В палату кто-то ворвался и стал скидывать больных с коек на пол.
— Schnell, schnell! Zwei Kommandanten! Drei Panzerfahrer! Sechzehn Verletzte insgesamt. Schnell! Betten aus dem Dorf holen! Schafft sie weg! Begraben! (Быстро, быстро! Два командира! Три танкиста! Шестнадцать раненых всего. Быстро! Койки принести из деревни! Этих убрать! Похоронить!)
Павел лежал на полу и чувствовал, как из открытой двери сильно дует. Кто-то наступил ему на руку, Павел застонал.
Очень близко он услышал голос Марты:
— Hier entlang! Hier entlang! (Сюда! Сюда!)
А потом уже такие знакомые руки стали толкать его под койку.
Павел услышал шёпот Марты:
— Побудь тут, так нужно! Замри! Тут офицеры! Их нужно спасти! Иначе беда!
Павел послушно кивнул. Марта откуда-то притащила одеяло, накрыла Павла с головой.
На койке, которую ещё несколько минут назад занимал Павел, делали операцию немецкому офицеру.
Тот кричал, бил ногами по койке.
Павел ощущал рядом с собой обувь, пару раз как будто кто-то даже пытался нащупать ногой то, что лежало под койкой. Но обошлось. Видимо сильно заняты были немцы.
Под этот непрекращающийся крик Павел смог уснуть.
Проснулся в полной тишине.
Видимо, офицер выжил. Он храпел и иногда из его груди вырывался жуткий свист.
Где-то рядом постанывали другие раненые.
Кто-то заунывно что-то пропевал:
— Oh, mein Junge, ich bin bei dir! Wir werden unter dem Mond zusammen sein! Gott ist mit dir, Gott ist mit mir! Wir werden unter dem Mond zusammen sein! (О, мой мальчик, я с тобой! Будем вместе под луной! Бог с тобою, Бог со мной! Будем вместе под луной!)
Утро опять было шумным.
После долгих переговоров на немецком ненадолго стало тихо.

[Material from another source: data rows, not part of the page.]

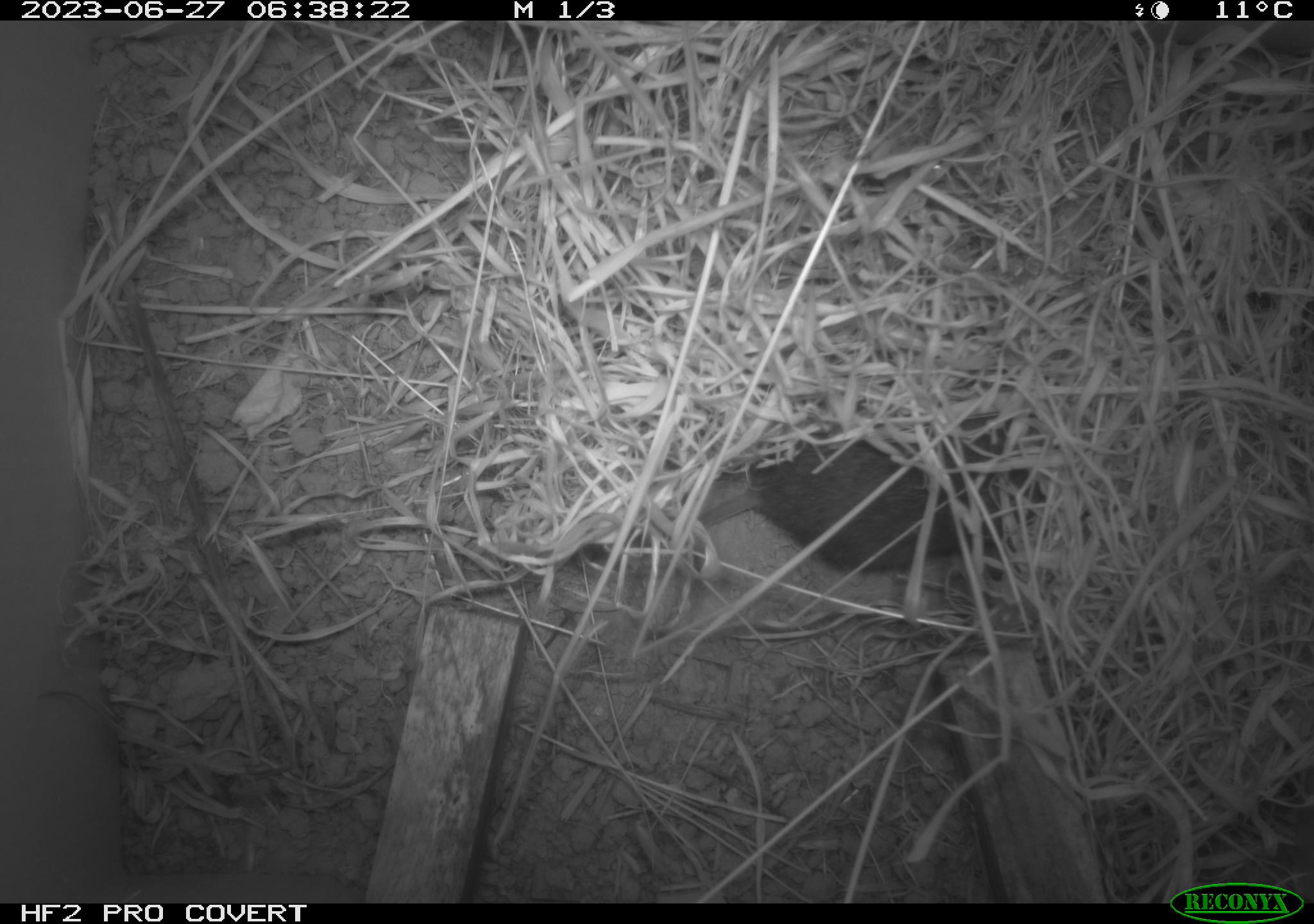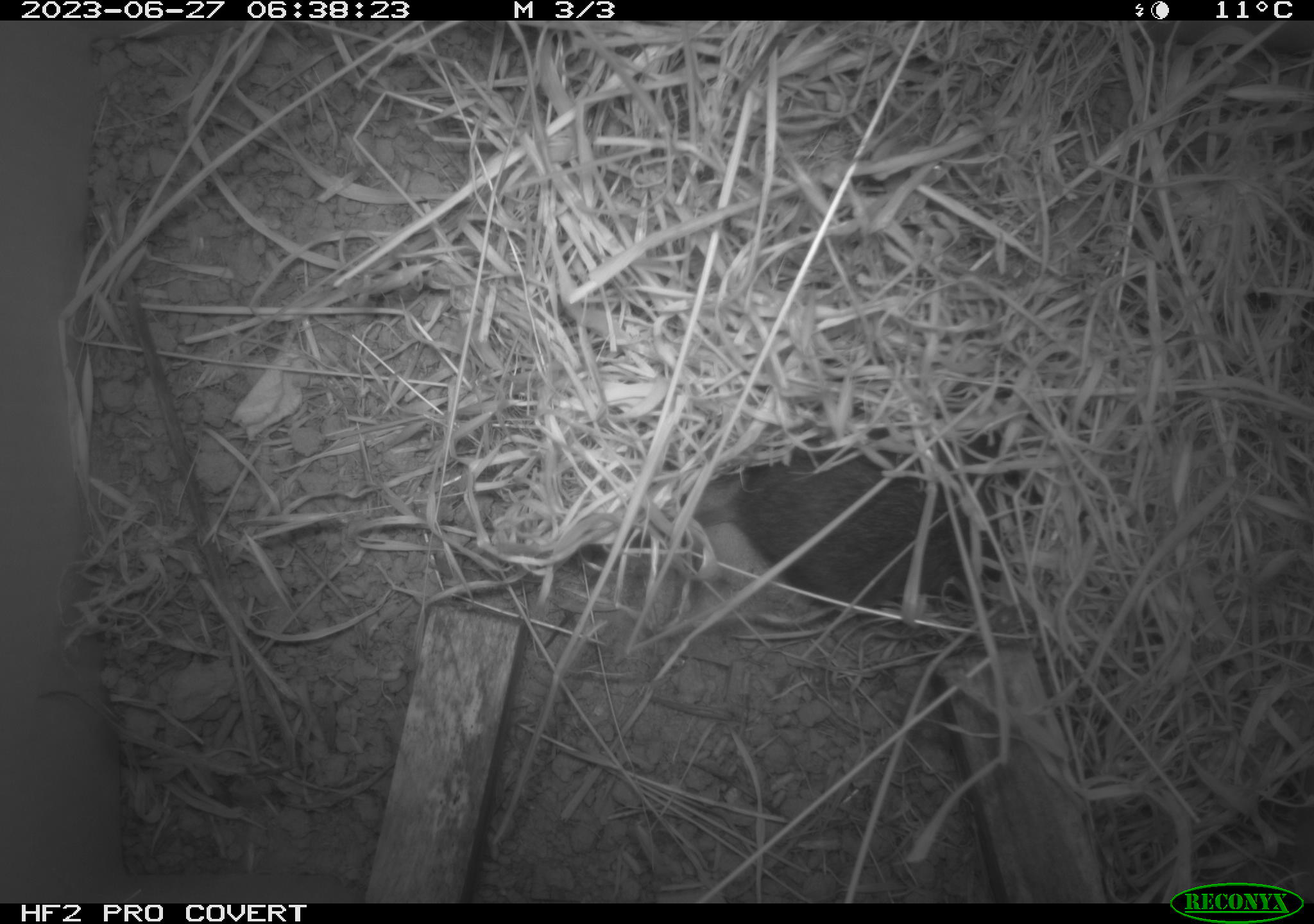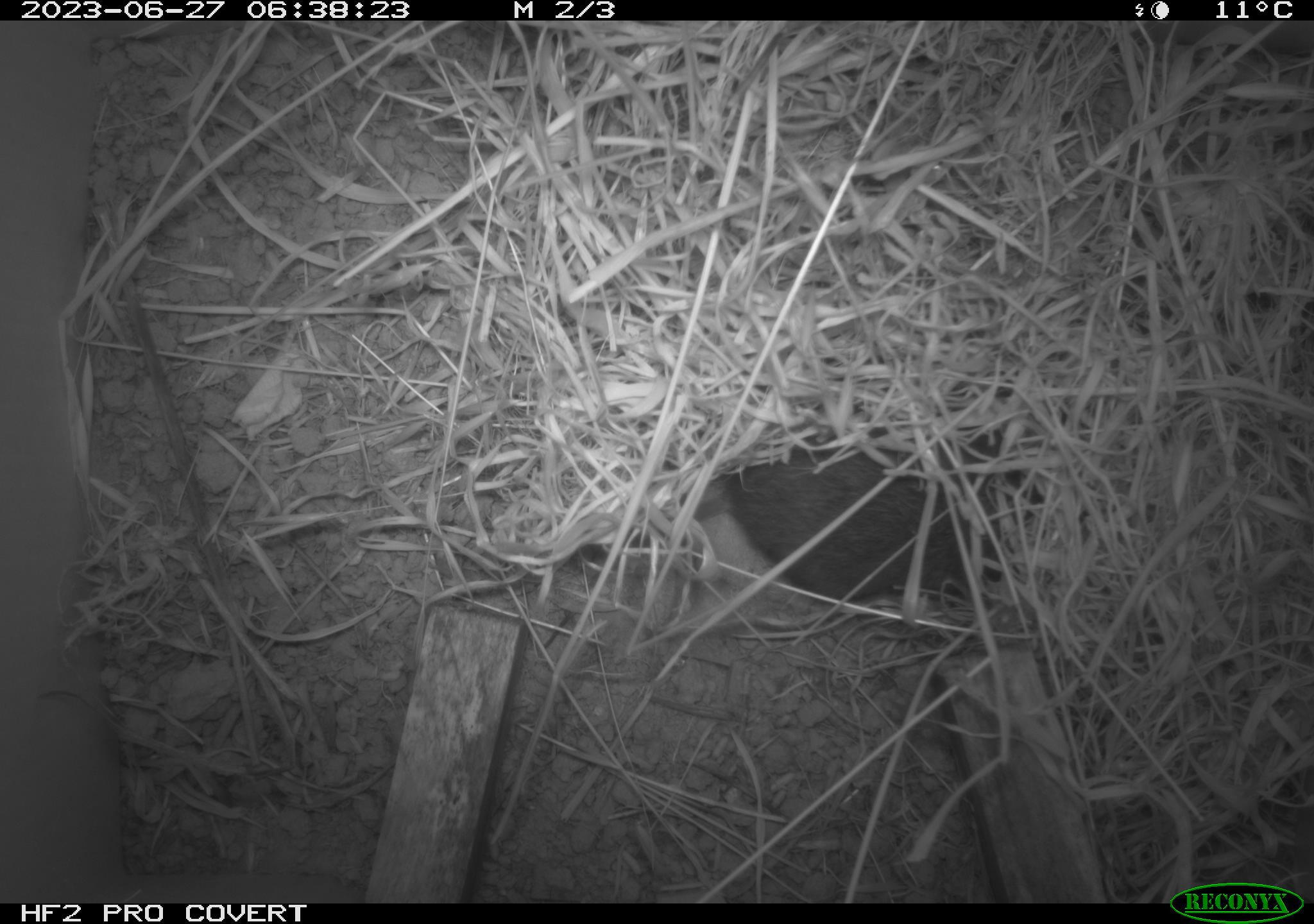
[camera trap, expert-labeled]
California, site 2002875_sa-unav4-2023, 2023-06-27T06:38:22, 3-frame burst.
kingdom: Animalia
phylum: Chordata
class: Mammalia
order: Rodentia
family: Cricetidae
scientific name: Arvicolinae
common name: voles, lemmings, and muskrats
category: arvicolinae subfamily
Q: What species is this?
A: Arvicolinae subfamily (voles, lemmings, and muskrats) (Arvicolinae).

А потом русская речь стала ласкать уши Павла:
— Ну что, сволочи! Побили вас! Давайте, жрите, гады! Не подавитесь! — этот голос Павел слышал впервые.
— Ганя, — спокойно попросила Марта, — прошу тебя, молча корми.
— Ага, щас! — Ганя не унималась. — А если вот этот с усами моего Лёньку убил? Мне ему что, по самые коленки запихнуть кашу? Чтобы сдох он и не мучился больше.
— Ганя, — опять повторила Марта, — я прошу, просто покорми и уходи.
— Да покормлю, покормлю. Не боись! Не убью я твою немчуру проклятую! Только вот ты их тут облизываешь! А твой Матвей их убивает, а ты спасаешь! Где же тут ум? Где, Марта?
— Сегодня ты работаешь здесь последний день, — произнесла Марта. — Я не могу слушать твои речи.
— Да уж не слушай! Если бы не твоя бабка, давно бы тебя местные порешили. Больно уважают баб Симу. И как у такого ангела такая внучка выросла? Ума не приложу!
— Уйдите, Агафья Аникеевна! Я сама накормлю больных!
— Да забирай!
Павел услышал, как что-то тяжёлое грохнулось на пол.
Кто-то забежал в палату.
— Was ist passiert? (Что произошло?)
— Die Hände der Frau sind taub! Ich werde alles wegnehmen! Keine Sorge! (Онемели у женщины руки! Я всё уберу! Не беспокойтесь!) — голос Марты даже не дрогнул.
Когда всё утихло, Марта заглянула под койку, откинула одеяло.
— Ты, наверное, тоже думаешь, что я плохая. Но мне, чтобы жить, нужно лечить их. Вот, я немного оставила для тебя еды. Правда, она с пола. Но здесь чисто. Я мыла с утра. Заглядывала к тебе. Ты спал и улыбался.
— Я не думаю плохо, — прошептал Павел.
— Молчи, молчи! Здесь могу говорить только я. Привет тебе от Самсона. Он просил передать тебе это.
Марта вложила в руку Павла что-то твёрдое, поправила одеяло и пошла по своим делам.
Павел рассмотрел «подарок» Самсона. Это был сухарь. Быстро бросив его на пол, Павел задрожал, а потом беззвучно заплакал.